*JOB*: Can you format the records from the line with "From observation, is" to the line with "5191 millimetres", both included, as a Markdown table with the columns Row and Line, one row per line, skipping blank lines? Leave the pictures out of the answer.

*SUPPLIED RECORDS*:
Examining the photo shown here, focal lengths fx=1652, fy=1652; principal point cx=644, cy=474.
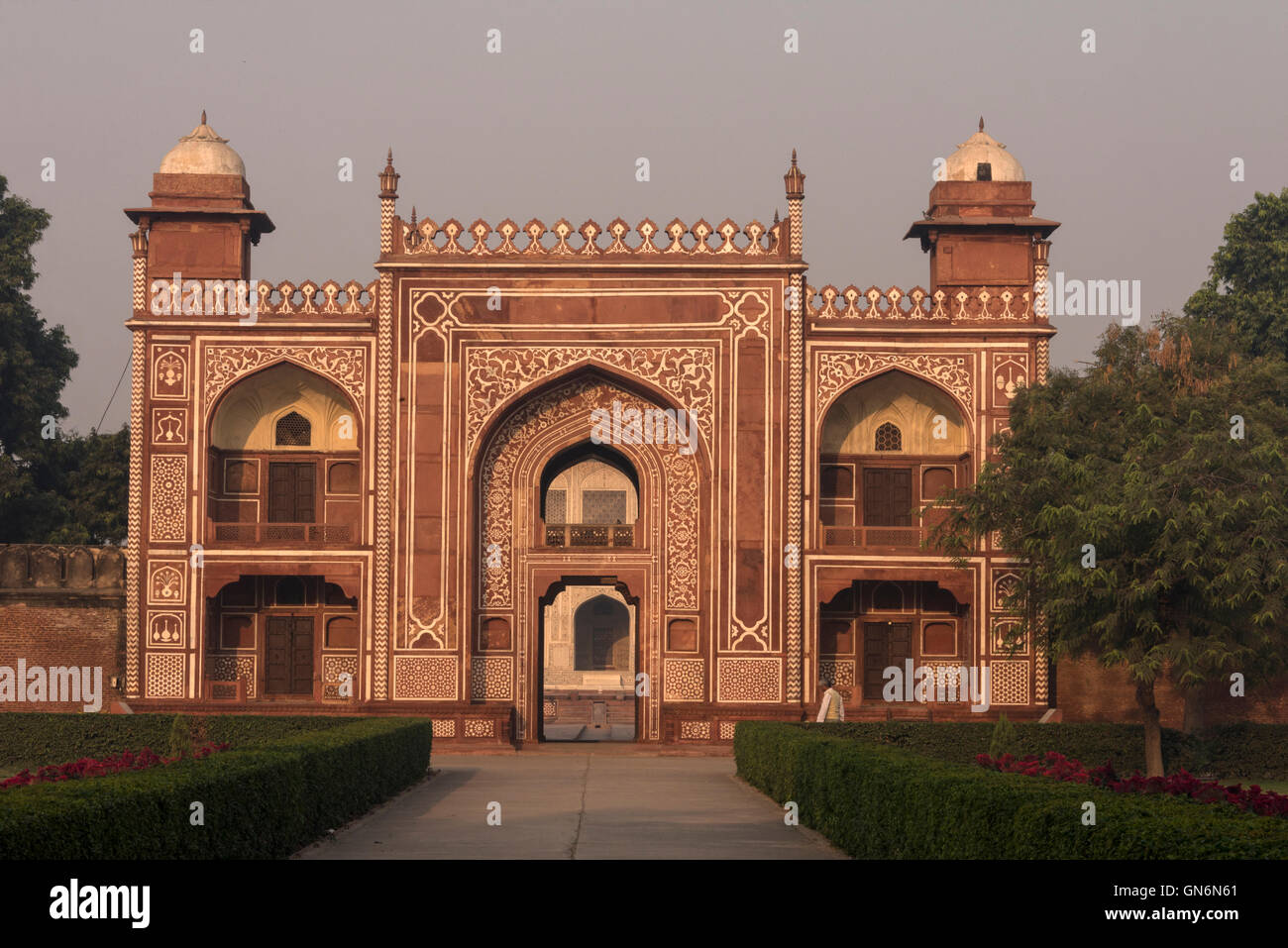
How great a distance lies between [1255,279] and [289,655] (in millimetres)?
20138

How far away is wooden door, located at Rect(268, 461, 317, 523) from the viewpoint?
2917cm

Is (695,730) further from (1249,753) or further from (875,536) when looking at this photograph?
(1249,753)

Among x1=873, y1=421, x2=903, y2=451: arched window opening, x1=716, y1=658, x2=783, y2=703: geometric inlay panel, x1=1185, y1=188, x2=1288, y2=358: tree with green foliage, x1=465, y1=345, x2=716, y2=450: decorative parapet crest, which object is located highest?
x1=1185, y1=188, x2=1288, y2=358: tree with green foliage

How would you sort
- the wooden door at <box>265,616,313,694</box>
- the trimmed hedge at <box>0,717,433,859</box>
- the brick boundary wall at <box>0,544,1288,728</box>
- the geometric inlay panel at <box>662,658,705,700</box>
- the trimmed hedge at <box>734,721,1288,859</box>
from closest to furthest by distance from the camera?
the trimmed hedge at <box>734,721,1288,859</box>, the trimmed hedge at <box>0,717,433,859</box>, the geometric inlay panel at <box>662,658,705,700</box>, the brick boundary wall at <box>0,544,1288,728</box>, the wooden door at <box>265,616,313,694</box>

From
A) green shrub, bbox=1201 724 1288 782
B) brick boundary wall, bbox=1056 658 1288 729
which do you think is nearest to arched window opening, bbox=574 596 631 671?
brick boundary wall, bbox=1056 658 1288 729

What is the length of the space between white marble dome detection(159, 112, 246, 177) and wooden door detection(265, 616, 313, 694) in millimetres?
8049

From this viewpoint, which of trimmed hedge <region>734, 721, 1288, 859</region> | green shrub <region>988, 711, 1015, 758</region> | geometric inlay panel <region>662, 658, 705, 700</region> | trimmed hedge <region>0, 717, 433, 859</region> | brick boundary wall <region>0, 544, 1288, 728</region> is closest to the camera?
trimmed hedge <region>734, 721, 1288, 859</region>

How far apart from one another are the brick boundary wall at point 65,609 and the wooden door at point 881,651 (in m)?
13.0

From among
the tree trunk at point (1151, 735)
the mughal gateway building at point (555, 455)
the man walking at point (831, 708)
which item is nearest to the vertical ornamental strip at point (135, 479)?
the mughal gateway building at point (555, 455)

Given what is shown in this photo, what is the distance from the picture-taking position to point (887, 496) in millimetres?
29047

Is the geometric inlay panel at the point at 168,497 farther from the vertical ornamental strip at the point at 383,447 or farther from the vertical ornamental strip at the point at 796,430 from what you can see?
the vertical ornamental strip at the point at 796,430

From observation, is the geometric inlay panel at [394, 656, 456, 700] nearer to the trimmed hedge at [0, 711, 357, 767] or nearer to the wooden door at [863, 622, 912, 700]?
the trimmed hedge at [0, 711, 357, 767]

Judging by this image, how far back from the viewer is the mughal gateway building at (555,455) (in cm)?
2725

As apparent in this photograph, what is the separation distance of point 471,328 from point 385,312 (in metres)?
1.49
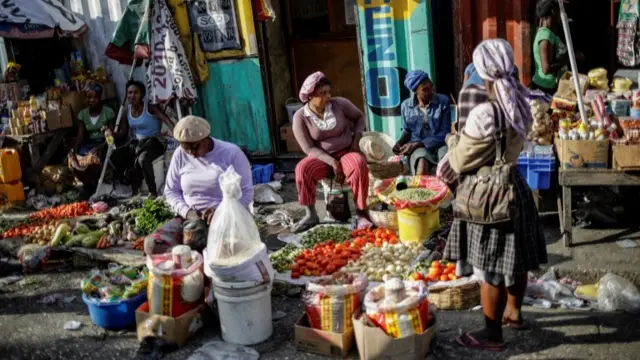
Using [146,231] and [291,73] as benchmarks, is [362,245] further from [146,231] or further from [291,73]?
[291,73]

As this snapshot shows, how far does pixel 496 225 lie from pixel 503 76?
2.88ft

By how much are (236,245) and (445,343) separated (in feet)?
5.02

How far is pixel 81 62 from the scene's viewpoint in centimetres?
995

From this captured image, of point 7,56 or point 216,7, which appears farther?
point 7,56

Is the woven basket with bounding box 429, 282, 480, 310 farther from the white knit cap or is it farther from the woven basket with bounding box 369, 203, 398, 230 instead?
the white knit cap

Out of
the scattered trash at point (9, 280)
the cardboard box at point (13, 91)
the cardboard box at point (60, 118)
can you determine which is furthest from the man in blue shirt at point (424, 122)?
the cardboard box at point (13, 91)

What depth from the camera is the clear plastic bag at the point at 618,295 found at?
5191 millimetres

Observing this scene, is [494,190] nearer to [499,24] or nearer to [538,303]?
[538,303]

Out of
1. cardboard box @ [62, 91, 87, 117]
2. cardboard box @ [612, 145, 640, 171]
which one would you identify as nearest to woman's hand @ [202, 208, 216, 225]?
cardboard box @ [612, 145, 640, 171]

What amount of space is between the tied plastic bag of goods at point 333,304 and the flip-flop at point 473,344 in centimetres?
70

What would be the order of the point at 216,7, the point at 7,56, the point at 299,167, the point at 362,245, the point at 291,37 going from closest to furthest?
the point at 362,245
the point at 299,167
the point at 216,7
the point at 291,37
the point at 7,56

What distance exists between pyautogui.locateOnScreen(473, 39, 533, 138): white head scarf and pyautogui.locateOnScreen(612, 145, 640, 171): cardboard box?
1.91 metres

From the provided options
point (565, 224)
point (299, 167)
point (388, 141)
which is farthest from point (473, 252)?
point (388, 141)

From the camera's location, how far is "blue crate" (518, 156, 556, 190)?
6371 mm
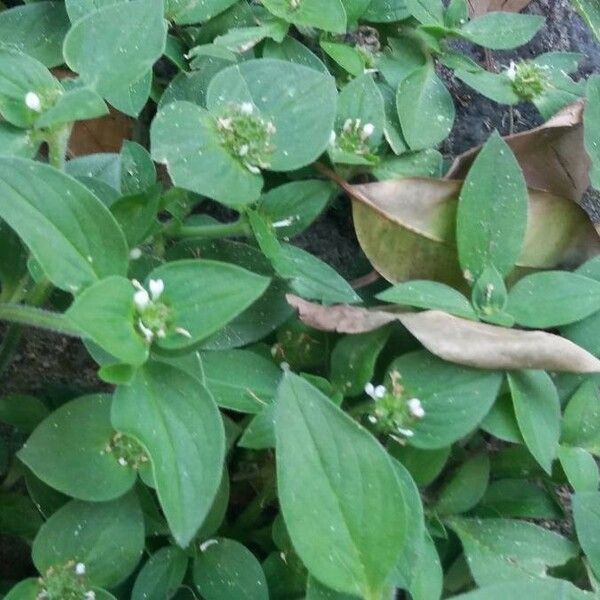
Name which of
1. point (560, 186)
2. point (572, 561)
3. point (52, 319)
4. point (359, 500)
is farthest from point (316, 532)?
point (560, 186)

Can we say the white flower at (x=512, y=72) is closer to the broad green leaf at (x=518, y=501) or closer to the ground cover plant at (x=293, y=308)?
the ground cover plant at (x=293, y=308)

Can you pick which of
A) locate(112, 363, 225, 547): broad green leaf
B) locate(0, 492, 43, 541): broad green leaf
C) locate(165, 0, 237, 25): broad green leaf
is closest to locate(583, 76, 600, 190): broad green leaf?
locate(165, 0, 237, 25): broad green leaf

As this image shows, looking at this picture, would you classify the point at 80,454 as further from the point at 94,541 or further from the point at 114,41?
the point at 114,41

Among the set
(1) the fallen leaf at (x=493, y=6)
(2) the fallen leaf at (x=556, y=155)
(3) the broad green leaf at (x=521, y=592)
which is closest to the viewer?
(3) the broad green leaf at (x=521, y=592)

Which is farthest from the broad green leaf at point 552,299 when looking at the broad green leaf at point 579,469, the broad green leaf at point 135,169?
the broad green leaf at point 135,169

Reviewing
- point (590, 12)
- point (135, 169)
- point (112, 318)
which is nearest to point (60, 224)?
point (112, 318)

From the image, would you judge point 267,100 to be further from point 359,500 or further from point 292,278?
point 359,500

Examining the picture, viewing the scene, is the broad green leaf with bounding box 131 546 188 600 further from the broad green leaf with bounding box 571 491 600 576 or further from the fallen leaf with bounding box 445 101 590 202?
the fallen leaf with bounding box 445 101 590 202
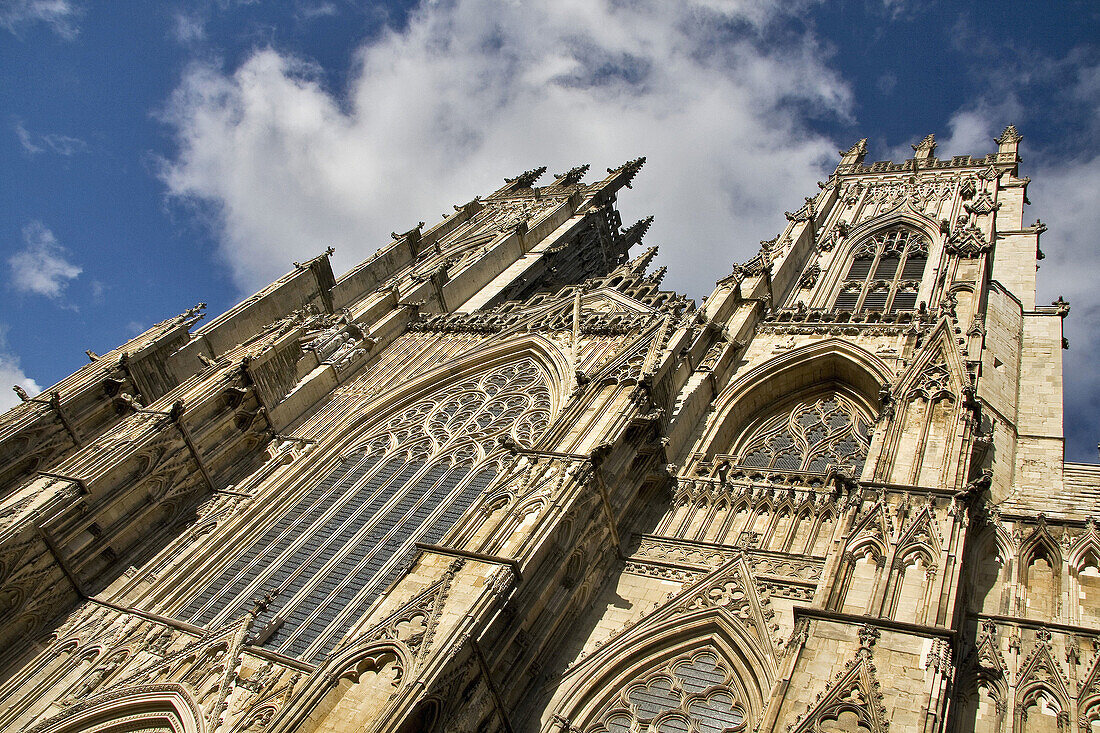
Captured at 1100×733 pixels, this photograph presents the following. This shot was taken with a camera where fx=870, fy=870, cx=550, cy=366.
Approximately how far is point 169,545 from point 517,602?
728cm

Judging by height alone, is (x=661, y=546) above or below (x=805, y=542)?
below

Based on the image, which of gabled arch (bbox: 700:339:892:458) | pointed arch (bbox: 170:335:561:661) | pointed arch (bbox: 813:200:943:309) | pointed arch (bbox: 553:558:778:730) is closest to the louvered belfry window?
pointed arch (bbox: 170:335:561:661)

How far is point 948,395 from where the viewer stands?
41.7 feet

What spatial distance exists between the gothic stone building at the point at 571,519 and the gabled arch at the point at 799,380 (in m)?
0.06

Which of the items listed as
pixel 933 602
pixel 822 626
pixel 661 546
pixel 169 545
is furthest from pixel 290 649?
pixel 933 602

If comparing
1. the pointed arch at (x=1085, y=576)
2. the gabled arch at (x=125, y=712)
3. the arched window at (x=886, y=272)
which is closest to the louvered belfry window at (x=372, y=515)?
the gabled arch at (x=125, y=712)

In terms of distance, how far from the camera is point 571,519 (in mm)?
11414

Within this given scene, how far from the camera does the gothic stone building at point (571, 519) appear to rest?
9.46 meters

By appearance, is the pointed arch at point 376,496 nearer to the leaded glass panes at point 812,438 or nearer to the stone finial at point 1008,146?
the leaded glass panes at point 812,438

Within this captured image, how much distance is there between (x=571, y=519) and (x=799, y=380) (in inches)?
309

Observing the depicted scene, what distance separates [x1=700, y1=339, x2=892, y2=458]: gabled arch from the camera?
54.1 ft

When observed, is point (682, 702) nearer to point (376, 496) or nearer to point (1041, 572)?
point (1041, 572)

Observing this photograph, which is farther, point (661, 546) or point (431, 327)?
point (431, 327)

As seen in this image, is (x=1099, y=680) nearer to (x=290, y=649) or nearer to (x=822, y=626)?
(x=822, y=626)
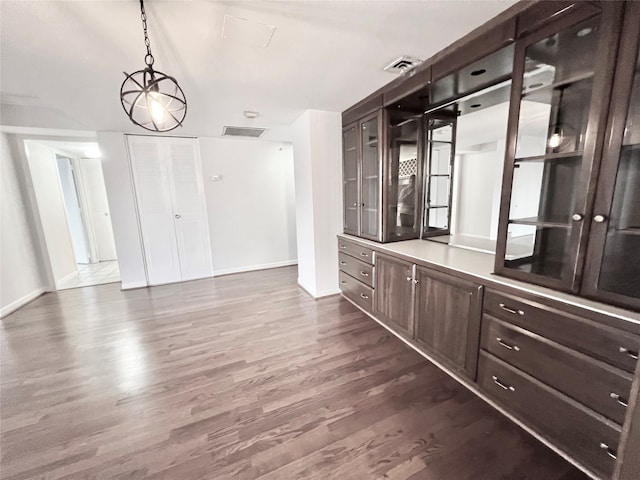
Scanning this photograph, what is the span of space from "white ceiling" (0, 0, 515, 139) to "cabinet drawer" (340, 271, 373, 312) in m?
2.16

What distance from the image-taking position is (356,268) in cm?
315

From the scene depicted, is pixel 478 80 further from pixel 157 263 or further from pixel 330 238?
pixel 157 263

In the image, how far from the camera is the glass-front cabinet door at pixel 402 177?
274 centimetres

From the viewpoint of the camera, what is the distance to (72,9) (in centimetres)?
139

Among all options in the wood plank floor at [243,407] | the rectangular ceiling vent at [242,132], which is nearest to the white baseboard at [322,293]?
the wood plank floor at [243,407]

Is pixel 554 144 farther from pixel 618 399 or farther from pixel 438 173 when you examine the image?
pixel 618 399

*EXERCISE RESULT*:
| Row | Line |
|---|---|
| 1 | From observation, is the geometric inlay panel at [394, 656, 456, 700] nearer to the trimmed hedge at [0, 711, 357, 767] or nearer to the wooden door at [863, 622, 912, 700]? |
| 2 | the trimmed hedge at [0, 711, 357, 767] |
| 3 | Judging by this image, how far back from the viewer is the mughal gateway building at (555,455) (in cm)? |
| 4 | 2725 |
| 5 | As apparent in this photograph, what is the separation distance of point 471,328 from point 385,312 (in metres)? |
| 6 | 1.49 |
| 7 | Using [146,231] and [291,73] as benchmarks, is [362,245] further from [146,231] or further from [291,73]? |
| 8 | [291,73] |
| 9 | As this snapshot shows, how far does pixel 496 225 lie from pixel 503 76? |
| 10 | 2.88ft |
| 11 | By how much are (236,245) and (445,343) separated (in feet)? |
| 12 | 5.02 |
| 13 | How far is pixel 81 62 from the scene's viewpoint in centimetres? |
| 14 | 995 |
| 15 | From this captured image, of point 7,56 or point 216,7, which appears farther? |
| 16 | point 7,56 |
| 17 | Is the woven basket with bounding box 429, 282, 480, 310 farther from the white knit cap or is it farther from the woven basket with bounding box 369, 203, 398, 230 instead? |
| 18 | the white knit cap |
| 19 | Out of |
| 20 | the scattered trash at point (9, 280) |
| 21 | the cardboard box at point (13, 91) |
| 22 | the cardboard box at point (60, 118) |
| 23 | can you determine which is furthest from the man in blue shirt at point (424, 122)? |
| 24 | the cardboard box at point (13, 91) |
| 25 | What depth from the camera is the clear plastic bag at the point at 618,295 found at? |
| 26 | 5191 millimetres |